Study questions:
1. In the court judgment excerpt on staying execution, rewrite the part starting at "[45] The only" and ending at "exceeds this amount.", replacing "Victor J" with "Judge Victor".
2. According to the court judgment excerpt on staying execution, what monthly sum did Judge Victor order Mr H to pay for the monetary portion of his maintenance obligations?
3. Continue the court judgment excerpt on staying execution from where it stops.

Passage to read:
▶

Should execution be stayed?

[43] Victor J’s order, being an order granted in terms of rule 43, is sought to be set aside on a number of grounds. The grounds are conveniently categorised into 4 issues, namely: residence, therapy, maintenance and costs. In respect of the residence issue it is contended that such issue did not serve before Judge Victor and that it had been dealt with by Judge Siwendu in a previous rule 43 application (the Siwendu J order). Accordingly, it could only have been dealt with in terms of rule 43(6) but it was not and was not even referred to in Victor J’s judgment. The Victor J order, accordingly and so the argument goes, falls to be set aside or declared invalid in respect of the residence issue.

[44] The therapy issue (ordering the parties to attend counselling) is challenged on the basis that the relief the court granted was neither sought by Mrs SH, nor is such relief contemplated by rule 43. The contribution to legal costs issue, allegedly included an amount which had previously expressly been waived and such waiver had specifically been recorded in the Siwendu J order. The consequence of the aforegoing transgressions is, so it is argued, that Victor J’s order falls to be set aside.

[45] The only issue, however, relevant to the current application, is the maintenance issue. It is common cause that the maintenance issue was dealt with for the first time before Victor J and that there was no need to approach the rule 43 application before Victor J in terms of rule 43(6) i.e. to investigate whether changed circumstances existed. Judge Victor ordered that Mr H pay the sum of R104 000 per month in respect of the monetary portion of his maintenance obligations. The point taken in the invalidity application was that a court is not empowered to oblige someone to perform an impossibility. The impossibility allegedly lies therein that Mr H placed before the court facts which revealed a monthly income of R100 000 and the amount ordered exceeds this amount.

[46] The legal principles applicable to this Rule 45A application were concisely summarised in the full court judgment of Ikamva13 and no purpose will be served in repeating them here save to state that courts have an inherent power to control their own processes having regard to the interests of justice which inherent discretion operates independently of the provisions of Rule 45A.

[47] Fundamental to this is that execution should generally be allowed14 unless an applicant demonstrates that real and substantial justice requires a stay or where an injustice will result if execution proceeds.

◀

Information supplied:
▶

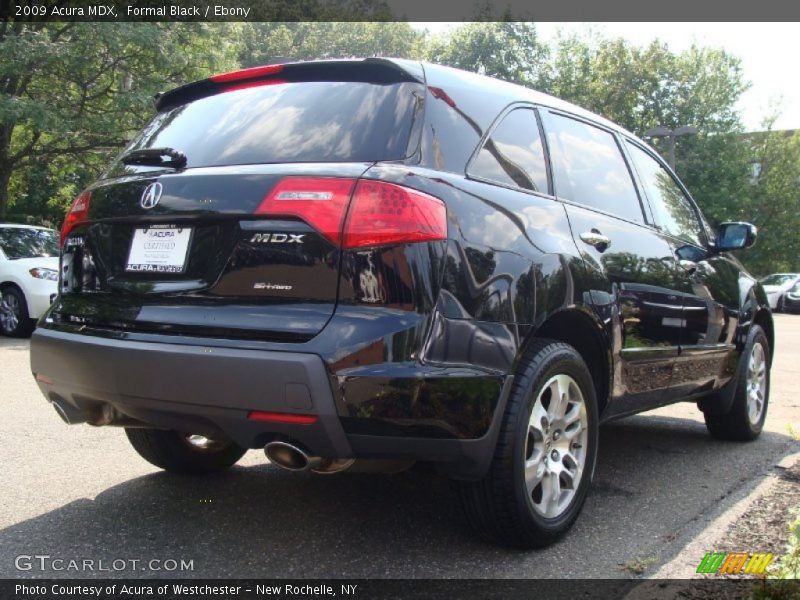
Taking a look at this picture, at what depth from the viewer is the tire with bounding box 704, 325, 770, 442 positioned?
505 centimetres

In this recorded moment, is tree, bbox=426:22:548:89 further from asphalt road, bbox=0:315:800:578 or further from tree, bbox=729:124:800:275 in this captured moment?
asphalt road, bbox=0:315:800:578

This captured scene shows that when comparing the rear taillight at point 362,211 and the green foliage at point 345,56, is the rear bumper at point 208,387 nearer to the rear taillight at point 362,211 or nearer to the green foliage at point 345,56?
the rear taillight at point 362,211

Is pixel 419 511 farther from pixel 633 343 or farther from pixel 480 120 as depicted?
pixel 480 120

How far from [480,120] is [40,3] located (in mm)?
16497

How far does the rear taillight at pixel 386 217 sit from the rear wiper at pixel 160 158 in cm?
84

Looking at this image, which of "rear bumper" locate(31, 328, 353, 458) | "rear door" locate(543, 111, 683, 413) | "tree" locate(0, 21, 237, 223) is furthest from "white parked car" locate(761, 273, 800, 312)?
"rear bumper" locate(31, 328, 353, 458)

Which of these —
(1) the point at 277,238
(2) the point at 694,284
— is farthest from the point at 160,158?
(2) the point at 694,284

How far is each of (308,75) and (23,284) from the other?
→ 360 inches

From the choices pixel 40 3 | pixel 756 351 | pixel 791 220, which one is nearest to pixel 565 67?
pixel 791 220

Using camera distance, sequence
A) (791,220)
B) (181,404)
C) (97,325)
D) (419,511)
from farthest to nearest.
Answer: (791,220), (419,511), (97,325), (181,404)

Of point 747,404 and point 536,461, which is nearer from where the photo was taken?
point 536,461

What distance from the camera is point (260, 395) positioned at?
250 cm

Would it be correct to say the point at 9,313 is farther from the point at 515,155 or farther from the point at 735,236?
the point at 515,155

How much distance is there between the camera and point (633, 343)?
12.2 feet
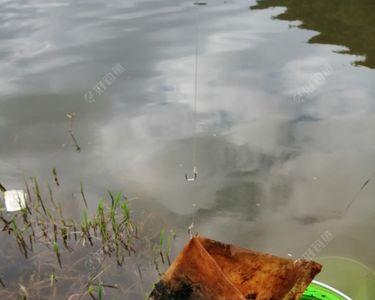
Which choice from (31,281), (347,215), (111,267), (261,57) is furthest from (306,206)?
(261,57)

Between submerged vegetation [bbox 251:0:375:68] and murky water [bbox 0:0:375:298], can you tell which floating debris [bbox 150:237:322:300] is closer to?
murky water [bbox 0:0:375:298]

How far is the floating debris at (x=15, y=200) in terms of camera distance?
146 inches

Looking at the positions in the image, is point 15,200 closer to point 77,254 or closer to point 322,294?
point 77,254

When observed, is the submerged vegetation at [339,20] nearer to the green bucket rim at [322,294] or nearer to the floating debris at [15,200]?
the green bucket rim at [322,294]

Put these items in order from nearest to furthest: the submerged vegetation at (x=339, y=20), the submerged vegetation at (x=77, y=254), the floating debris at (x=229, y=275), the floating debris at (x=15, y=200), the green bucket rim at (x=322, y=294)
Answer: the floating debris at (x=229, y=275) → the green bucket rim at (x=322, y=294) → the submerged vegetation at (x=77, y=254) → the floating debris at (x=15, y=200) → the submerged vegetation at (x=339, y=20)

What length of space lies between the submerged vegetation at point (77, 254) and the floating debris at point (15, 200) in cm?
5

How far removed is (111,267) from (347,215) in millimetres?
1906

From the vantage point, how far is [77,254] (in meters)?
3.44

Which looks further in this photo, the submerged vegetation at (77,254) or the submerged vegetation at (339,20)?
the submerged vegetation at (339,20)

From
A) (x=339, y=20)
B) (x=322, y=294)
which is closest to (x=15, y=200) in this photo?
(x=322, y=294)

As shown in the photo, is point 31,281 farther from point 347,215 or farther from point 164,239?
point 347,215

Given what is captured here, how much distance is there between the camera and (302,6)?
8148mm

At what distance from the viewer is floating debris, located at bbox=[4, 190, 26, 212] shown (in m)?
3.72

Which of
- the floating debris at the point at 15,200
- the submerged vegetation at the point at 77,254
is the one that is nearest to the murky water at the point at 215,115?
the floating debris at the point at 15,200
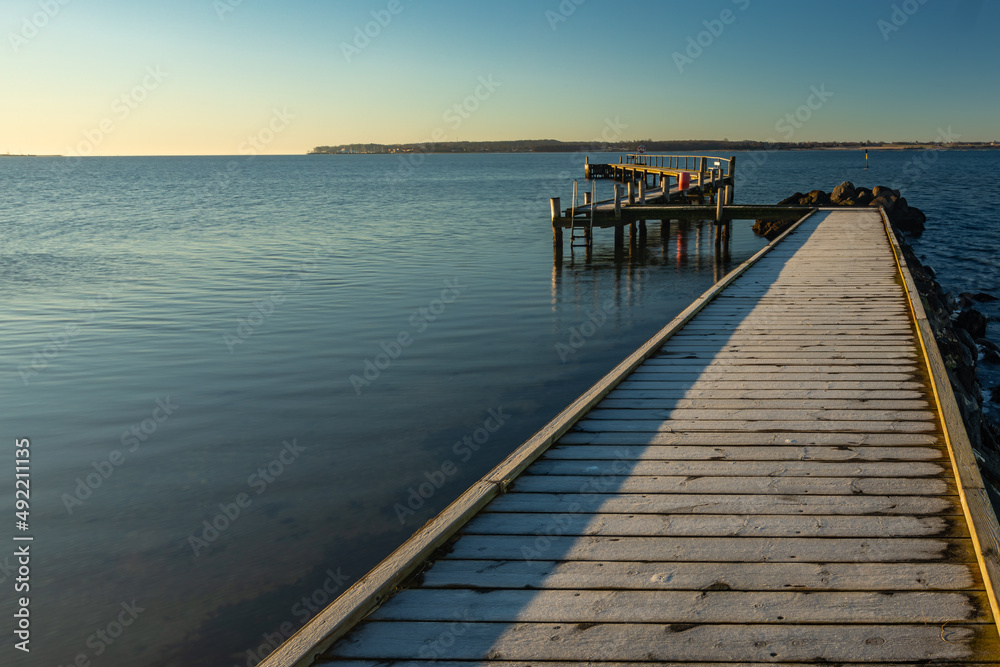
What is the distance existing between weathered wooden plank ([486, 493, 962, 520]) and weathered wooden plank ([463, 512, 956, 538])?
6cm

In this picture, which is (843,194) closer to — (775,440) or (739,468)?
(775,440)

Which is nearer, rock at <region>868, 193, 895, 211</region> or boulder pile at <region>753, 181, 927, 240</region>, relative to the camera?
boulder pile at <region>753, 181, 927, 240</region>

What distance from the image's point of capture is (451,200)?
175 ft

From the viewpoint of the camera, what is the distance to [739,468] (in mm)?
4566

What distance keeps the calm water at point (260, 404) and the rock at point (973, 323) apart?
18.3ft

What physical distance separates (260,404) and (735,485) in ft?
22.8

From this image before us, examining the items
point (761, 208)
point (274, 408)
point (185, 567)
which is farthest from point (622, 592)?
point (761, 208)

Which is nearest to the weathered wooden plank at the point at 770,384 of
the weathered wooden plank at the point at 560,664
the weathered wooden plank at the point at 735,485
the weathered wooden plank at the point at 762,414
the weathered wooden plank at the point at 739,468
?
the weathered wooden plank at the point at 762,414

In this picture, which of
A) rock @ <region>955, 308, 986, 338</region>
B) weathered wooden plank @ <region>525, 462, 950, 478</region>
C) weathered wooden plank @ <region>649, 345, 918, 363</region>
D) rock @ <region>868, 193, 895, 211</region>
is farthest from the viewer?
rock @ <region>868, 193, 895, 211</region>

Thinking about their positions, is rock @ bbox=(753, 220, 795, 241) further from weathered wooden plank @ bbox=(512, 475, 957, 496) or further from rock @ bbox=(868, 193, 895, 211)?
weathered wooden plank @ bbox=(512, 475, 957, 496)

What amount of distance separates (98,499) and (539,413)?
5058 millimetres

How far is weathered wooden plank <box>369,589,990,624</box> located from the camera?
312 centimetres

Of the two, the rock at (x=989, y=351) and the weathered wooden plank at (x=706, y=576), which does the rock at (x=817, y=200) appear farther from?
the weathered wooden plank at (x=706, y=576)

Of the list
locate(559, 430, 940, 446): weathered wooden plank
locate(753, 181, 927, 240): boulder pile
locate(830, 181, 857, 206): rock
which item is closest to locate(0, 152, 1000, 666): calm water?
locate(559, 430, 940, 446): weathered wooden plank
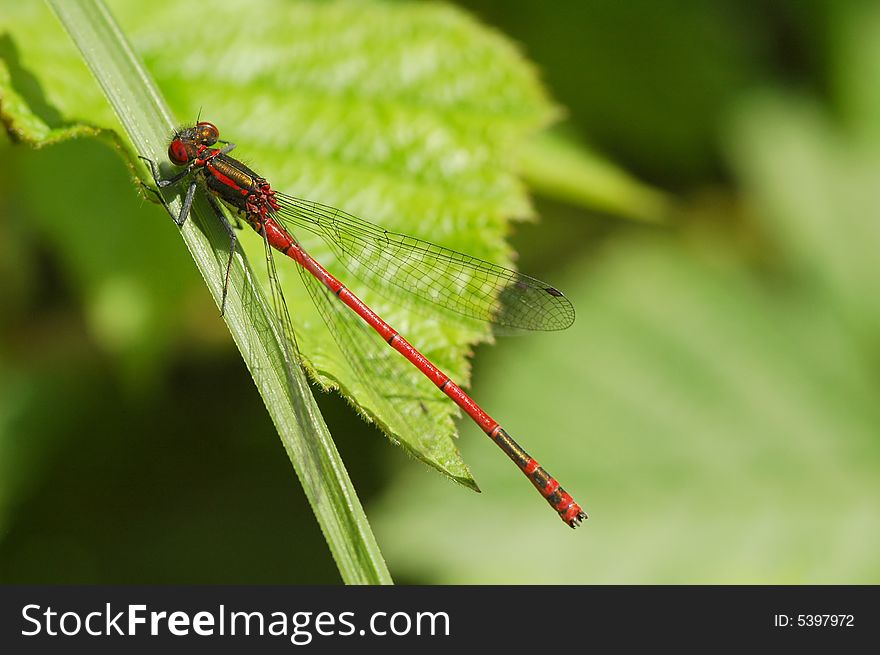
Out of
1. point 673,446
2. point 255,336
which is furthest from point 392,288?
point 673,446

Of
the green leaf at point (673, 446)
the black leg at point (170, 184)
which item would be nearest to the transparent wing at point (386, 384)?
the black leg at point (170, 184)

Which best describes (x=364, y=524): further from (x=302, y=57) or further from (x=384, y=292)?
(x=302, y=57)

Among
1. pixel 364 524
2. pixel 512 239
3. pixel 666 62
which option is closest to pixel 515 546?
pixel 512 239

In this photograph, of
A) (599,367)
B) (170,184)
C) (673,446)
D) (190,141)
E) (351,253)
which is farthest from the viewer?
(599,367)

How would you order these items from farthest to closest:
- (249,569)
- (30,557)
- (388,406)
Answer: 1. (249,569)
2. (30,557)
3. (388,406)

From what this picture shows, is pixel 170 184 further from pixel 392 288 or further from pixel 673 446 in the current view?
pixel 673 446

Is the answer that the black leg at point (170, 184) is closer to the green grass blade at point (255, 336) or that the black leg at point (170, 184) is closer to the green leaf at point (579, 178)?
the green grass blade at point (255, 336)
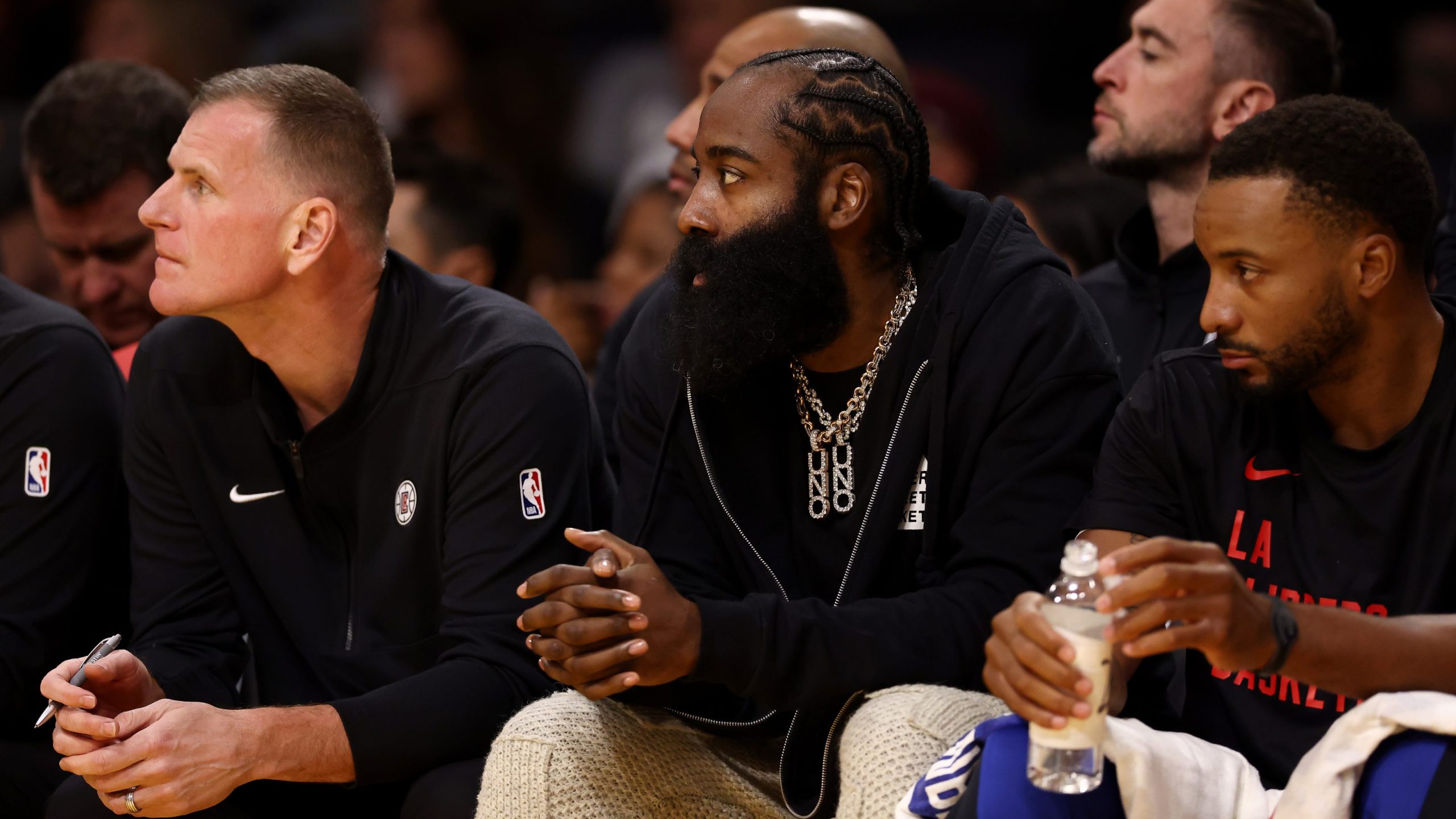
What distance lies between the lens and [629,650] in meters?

◀

Results for the exercise:
1.
[45] The only issue, however, relevant to the current application, is the maintenance issue. It is common cause that the maintenance issue was dealt with for the first time before Judge Victor and that there was no need to approach the rule 43 application before Judge Victor in terms of rule 43(6) i.e. to investigate whether changed circumstances existed. Judge Victor ordered that Mr H pay the sum of R104 000 per month in respect of the monetary portion of his maintenance obligations. The point taken in the invalidity application was that a court is not empowered to oblige someone to perform an impossibility. The impossibility allegedly lies therein that Mr H placed before the court facts which revealed a monthly income of R100 000 and the amount ordered exceeds this amount.

2. R104 000 per month.

3.
[48] A court will be guided by considering factors usually applicable to interim interdicts, except where the applicant is not asserting a right, but attempting to avert injustice.

[49] Crucially in this case, Mr H is not asserting a right of appeal against the rule 43 Victor J order. No right of appeal lies against such order. The invalidity application was modelled on the door left open in the Constitutional Court judgment of S v S.15

[50] I interpose to draw attention to the considerable factual differences between that which served before Victor J and the facts which served before the Constitutional Court in S v S. In S v S, Mr S had applied (in terms of rule 43) for confirmation of the minor children’s de facto care and residence with himself. In addition to agreeing to pay for all the costs associated with the minor children, he tendered an amount of R12 000 per month for Ms S’s personal maintenance. Ms S filed an opposing affidavit several weeks out of time in which she sought R60 353 per month maintenance. The court a quo ruled that because the opposing affidavit was out of time it would not be received as evidence. With only Mr S’s affidavit before it, the court a quo ordered Mr S to pay an amount of R40 000 per month maintenance in addition to the amounts he had already tendered Having excluded Ms S’s opposing affidavit for being out of time, the Constitutional Court found that no weight should have been placed on its contents. It held further that although the maintenance order did not infringe on Mr S’s constitutional rights, it was unjust and there was no basis for the amount ordered.

[51] Judge Victor, in contrast, had evidence before her upon which the orders made, were taken. In fact, she was criticised in the invalidity application by Mr H for allowing too many supplementary affidavits. Paragraphs [60] to [69] of the judgement of Victor J deal extensively with Mr H’s ability to pay maintenance and it is evident that Judge Victor did not accept Mr H’s version that his income was limited to R100 000 per month. She referred to his ability to employ four au pairs and multiple security guards, to spend R 250 000 on 4 suits to name but some of the factors considered by her in concluding that his income was understated. There was thus a basis for the amount ordered and this case is accordingly distinguishable from the facts in S v S.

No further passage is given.